The writers of the 1958 musical were inspired by songwriters such as Noel Coward. Their lyrics were clever, wordy and allusive: "The Gravy Train", for example, has Johnny quoting an apt line from Shakespeare's Troilus and Cressida, (Act 5, Scene X), while the unrepentant shopaholics in "We Bought It" describe themselves as "two eccentric socialites, dissipated sybarites". The tunes modulate all over the place and parody rock, Latin jazz, skiffle and trad. In essence, the score sounds like a warm-up for That Was the Week That Was. Indeed, the musical's female lead, Millicent Martin, went on to be the singer who opened each episode of TW3.
Music historian John Snelsen writes[1],
Expresso Bongo opened in the West End in the same year as My Fair Lady. It did not run as long and has hardly been seen since, but its gritty cynicism, contemporary setting and pop score gained it many fans. It was voted Best British Musical of the Year in a Variety annual survey of shows on the London stage, with a ballot result far ahead of My Fair Lady, and was referred to in general as 'the other musical' to distinguish it from Lerner and Loewe's work.
The 1958 Original Cast Recording[2] lists the following songs and singers:
1) Overture: Orchestra
2) Don't Sell Me Down the River: James Kenney
3) Expresso Party: James Kenney
4) Nausea: Meier Tzelniker
5) Spoil the Child: Millicent Martin
6) Seriously: Millicent Martin
7) I Never Had It So Good: Paul Scofield
8) There's Nothing Wrong With British Youth Today: Ensemble
9) The Shrine on the Second Floor
10) He's Got Something for the Public: Hy Hazell & Principals
11) I Am: Millicent Martin
12) Nothing is for Nothing: Meier Tzelniker, Hy Hazell & Paul Scofield
13) We Bought It: Hy Hazel & Elizabeth Ashley
14) Time: Hy Hazell
15: The Gravy Train: Paul Scofield
16) Finale: The Company
The recording is available for download at www.emusic.com. [1]
The 1959 film
Fifty years on the film remains notable mainly as the second screen appearance by Cliff Richard and the Shadows during 1959, the first being the much darker Serious Charge.
Plot
Laurence Harvey plays sleazy hustler Johnny Jackson, who is always on the lookout for fresh talent to exploit, while managing his hectic life with his stripper girlfriend, Maise. Maise is looking to find a better life in singing.

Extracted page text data
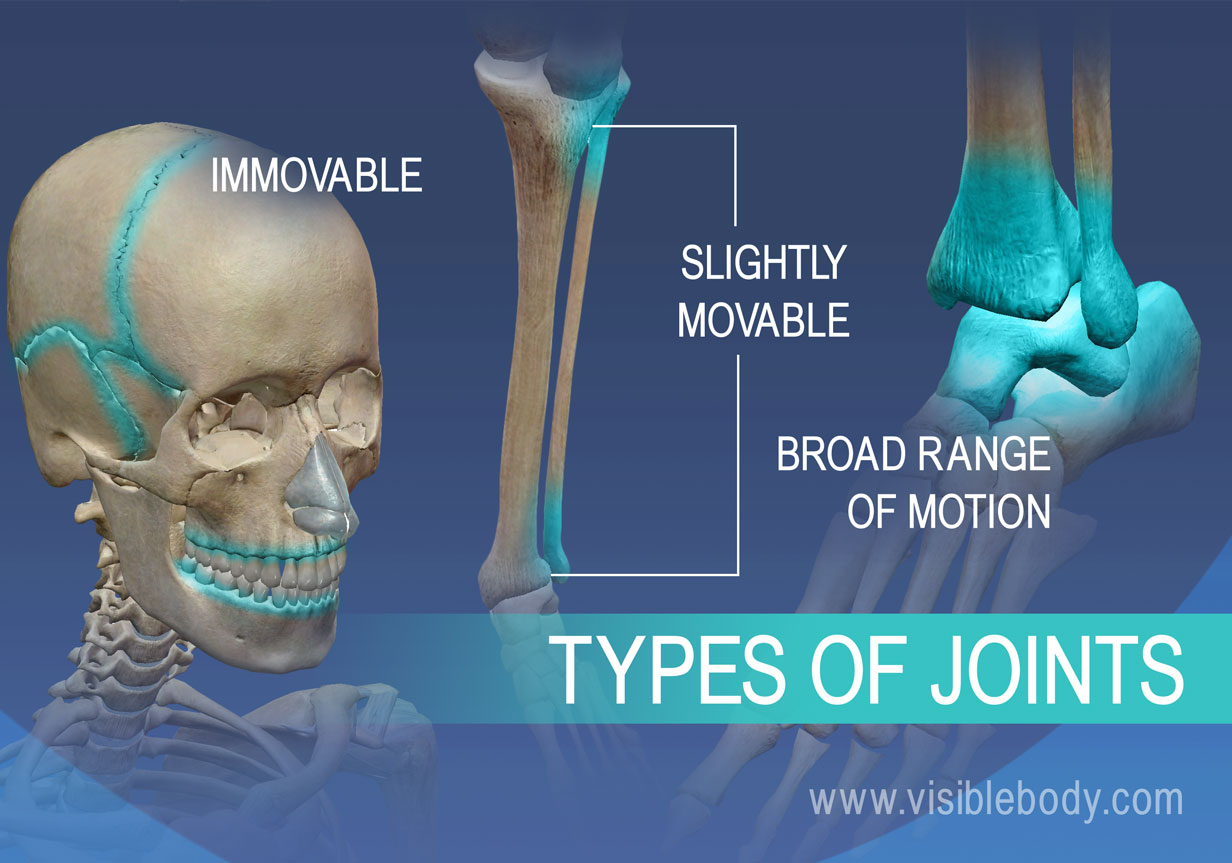 IMMOVABLE

SLIGHTLY MOVABLE

BROAD RANGE OF MOTION

TYPES OF JOINTS

www.visiblebody.com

ACTIVITY LIST:
A. In the Expresso Bongo passage above the listing, why was the show commonly called "the other musical"?
B. Decide whether each statement agrees with the Expresso Bongo passage above the listing, answering yes or no and quoting the words of the passage that decide it: (i) Expresso Bongo ran longer than My Fair Lady. (ii) Millicent Martin sings "I Am" on the 1958 Original Cast Recording. (iii) The 1959 film was the first screen appearance that year by Cliff Richard and the Shadows.
C. Return everything in the Expresso Bongo passage above the listing from "Music historian John" down to "and Loewe's work.", copied exactly.

RESPONSES PER TASK:
A. It was called "the other musical" to distinguish it from Lerner and Loewe's work, which opened in the West End in the same year.

B.
(i) No: "It did not run as long and has hardly been seen since"
(ii) Yes: "11) I Am: Millicent Martin"
(iii) No: "the second screen appearance by Cliff Richard and the Shadows during 1959, the first being the much darker Serious Charge"

C.
Music historian John Snelsen writes[1],
Expresso Bongo opened in the West End in the same year as My Fair Lady. It did not run as long and has hardly been seen since, but its gritty cynicism, contemporary setting and pop score gained it many fans. It was voted Best British Musical of the Year in a Variety annual survey of shows on the London stage, with a ballot result far ahead of My Fair Lady, and was referred to in general as 'the other musical' to distinguish it from Lerner and Loewe's work.